TCM/BAHIA: AS PRIMEIRAS REVELAÇÕES

03 fev 2010

Janio Lopo/03/02/2010

Meu caro GB (iniciais do leitor que tem um material consistente sobre possíveis desmandos e falcatruas na Ebal, a “inatacável” administradora da Cesta do Povo), comprometo-me em não revelar-lhe o nome e agradeço antecipadamente as dicas sobre os motivos que levaram o governo atual a paralisar toda e qualquer investigação sobre o desvio de recursos da empresa que pode chegar a R$ 1 bilhão nos últimos anos. A questão, que deveria ser meramente policial, transformou-se em peça política de importância eleitoral imensurável.
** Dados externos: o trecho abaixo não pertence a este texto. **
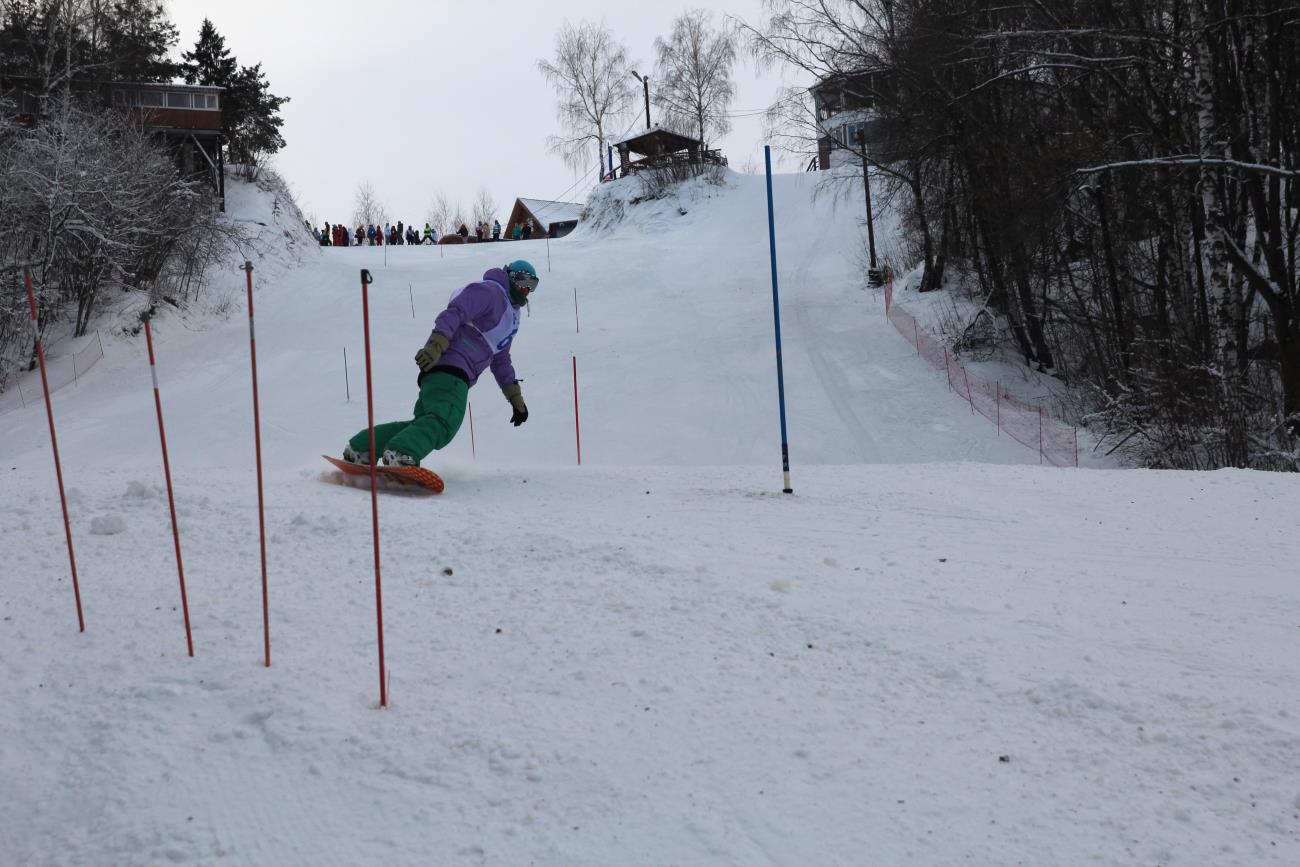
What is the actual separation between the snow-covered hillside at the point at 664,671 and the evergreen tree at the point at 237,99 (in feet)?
104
A sede pelo poder acaba falando mais alto do que o assalto aos cofres públicos.
 Auditoria da Secretaria Estadual da Fazenda aponta um rombo inicial na estatal de mais de R$ 600 milhões. Isso logo nos primeiros dias de janeiro do primeiro ano da gestão Wagner. Houve até CPI criada na Assembleia Legislativa para investigar até onde ia o buraco. Como se percebeu que o buraco era muito, muito mais embaixo, resolveu-se tapá-lo e esquecê-lo.
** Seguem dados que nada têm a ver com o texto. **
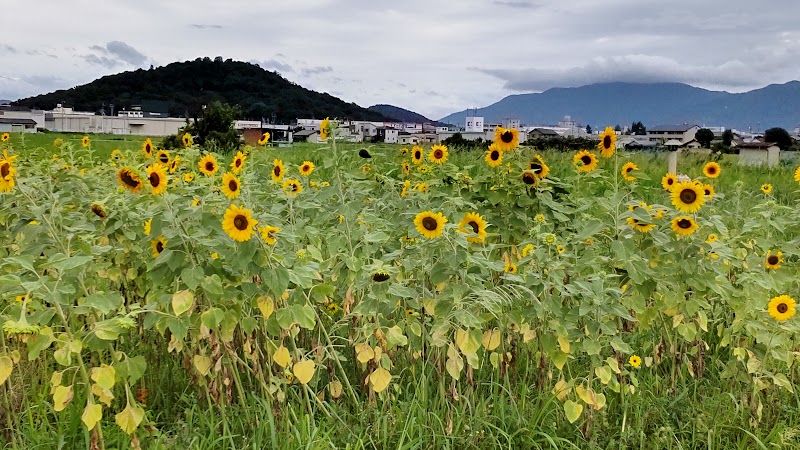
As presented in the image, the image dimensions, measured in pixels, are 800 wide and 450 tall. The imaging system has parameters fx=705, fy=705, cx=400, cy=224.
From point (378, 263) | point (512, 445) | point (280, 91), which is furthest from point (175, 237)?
point (280, 91)

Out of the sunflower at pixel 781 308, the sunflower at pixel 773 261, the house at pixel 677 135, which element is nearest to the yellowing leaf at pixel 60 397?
the sunflower at pixel 781 308

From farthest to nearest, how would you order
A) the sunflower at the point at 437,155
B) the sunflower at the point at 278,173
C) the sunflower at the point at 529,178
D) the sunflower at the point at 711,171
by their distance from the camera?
the sunflower at the point at 437,155 < the sunflower at the point at 711,171 < the sunflower at the point at 529,178 < the sunflower at the point at 278,173

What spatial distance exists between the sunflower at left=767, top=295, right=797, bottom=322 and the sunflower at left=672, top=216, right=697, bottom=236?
38 centimetres

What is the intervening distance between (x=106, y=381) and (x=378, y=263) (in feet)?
2.54

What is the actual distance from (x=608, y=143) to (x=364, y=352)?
55.8 inches

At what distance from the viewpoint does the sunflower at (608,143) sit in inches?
111

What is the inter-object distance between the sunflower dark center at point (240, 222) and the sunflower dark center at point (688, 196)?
1.55 m

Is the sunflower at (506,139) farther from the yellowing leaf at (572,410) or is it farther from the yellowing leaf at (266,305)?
the yellowing leaf at (266,305)

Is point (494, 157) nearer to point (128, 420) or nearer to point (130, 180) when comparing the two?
point (130, 180)

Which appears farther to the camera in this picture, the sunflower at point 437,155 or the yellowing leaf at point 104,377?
the sunflower at point 437,155

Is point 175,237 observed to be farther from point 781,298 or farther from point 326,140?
point 781,298

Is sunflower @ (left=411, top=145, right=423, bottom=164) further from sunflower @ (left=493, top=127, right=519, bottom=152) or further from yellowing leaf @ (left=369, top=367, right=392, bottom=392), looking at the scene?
yellowing leaf @ (left=369, top=367, right=392, bottom=392)

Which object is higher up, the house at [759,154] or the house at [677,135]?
the house at [677,135]

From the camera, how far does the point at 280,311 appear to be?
1.99 metres
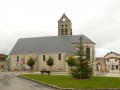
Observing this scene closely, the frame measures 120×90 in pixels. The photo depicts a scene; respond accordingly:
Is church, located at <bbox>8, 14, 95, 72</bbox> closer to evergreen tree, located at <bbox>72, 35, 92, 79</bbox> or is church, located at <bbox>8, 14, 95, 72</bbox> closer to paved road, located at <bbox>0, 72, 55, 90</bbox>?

Não era conveniente mexer com gente graúda. O contribuinte, que mais uma vez saiu perdendo,  foi tratado como o bobo da corte. No português mais claro,  como um grande idiota e imbecil. GB, que por motivos óbvios não quer botar a cabeça a prêmio, sabe o que diz. Ele cita como figuras centrais no caso Ebal um conselheiro do Tribunal de Contas dos Municípios (não estou dizendo aqui que é Otto Alencar) e o ex-presidente da empresa Omar Brito, coincidentemente indicado por Alencar. Mais dois personagens, segundo a minha fonte, merecem ser citadas já que teriam se aproveitado da festa: o deputado Ângelo Coronel e Geraldo Brandão, ex-empresário do pugilista Popó  “no período das vacas magras” (as aspas são de GB), que me pede para não “esmorecer”  mesmo sabendo dos interesses em jogo.
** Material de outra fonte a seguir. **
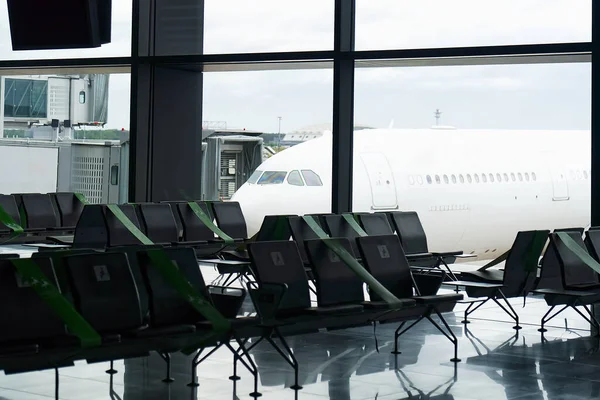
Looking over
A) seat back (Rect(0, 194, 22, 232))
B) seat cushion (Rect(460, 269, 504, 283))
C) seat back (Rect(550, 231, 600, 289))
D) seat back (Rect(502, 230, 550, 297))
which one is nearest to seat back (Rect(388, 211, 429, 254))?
seat cushion (Rect(460, 269, 504, 283))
De minha parte, vamos até o fim. GB conclui: “Por fim, quando da malfadada CPI da Ebal, fiquei sabendo de um acordão entre o Dr. Otto e o governo, na Assembleia representada pela direção da Casa, para que o conselheiro não tivesse seu nome envolvido no escândalo, do qual foi o principal protagonista, em troca da sua eterna gratidão (leia-se adesão) ao grupo governista.
 Sobrou para o Sr. Omar Brito (boi de piranha), que, soube eu de fonte segura, hoje sequer cumprimenta o Dr. Otto”. Vamos, adiante, entrar nos detalhes. Por ora, não sei por que me lembrei do personagem “chipado” de Zorra Total (Paulo Silvino) que, flagrado pela mulher horrorosa, mas milionária,  diz, com a cara mais cínica do mundo ao se referir ao chip colocado na parte “principal do corpo: eu gosto quando ele apita!”